** MATERIAL PROVIDED follows **
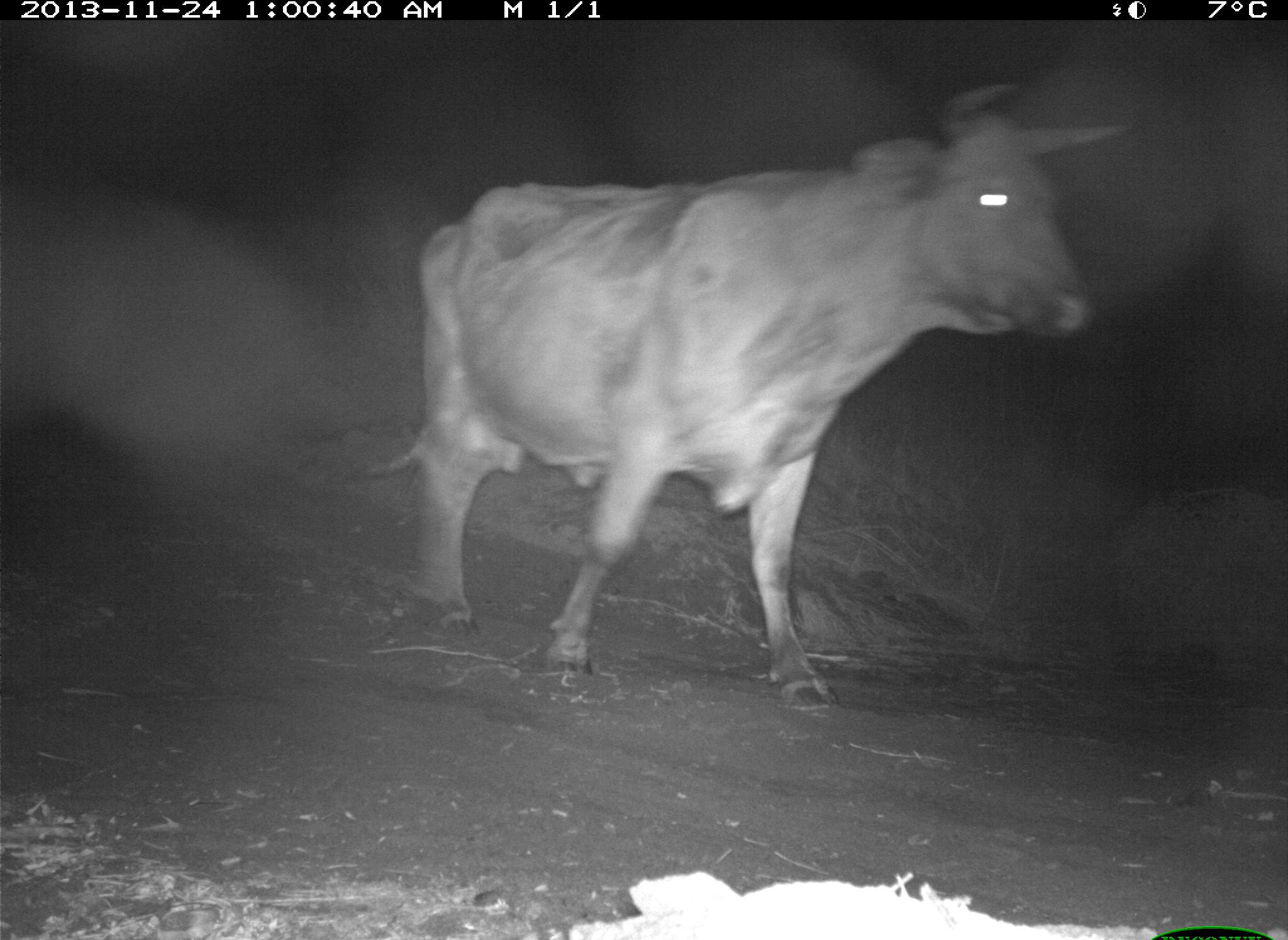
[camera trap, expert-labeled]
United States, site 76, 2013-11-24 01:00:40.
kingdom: Animalia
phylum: Chordata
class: Mammalia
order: Artiodactyla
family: Bovidae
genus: Bos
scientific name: Bos taurus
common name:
** End of MATERIAL PROVIDED **
> EXERCISE DIRECTIONS:
An exact, image-free transcription of all the records above is needed.

> TASK RESULT:
[camera trap, expert-labeled]
United States, site 76, 2013-11-24 01:00:40.
kingdom: Animalia
phylum: Chordata
class: Mammalia
order: Artiodactyla
family: Bovidae
genus: Bos
scientific name: Bos taurus
common name:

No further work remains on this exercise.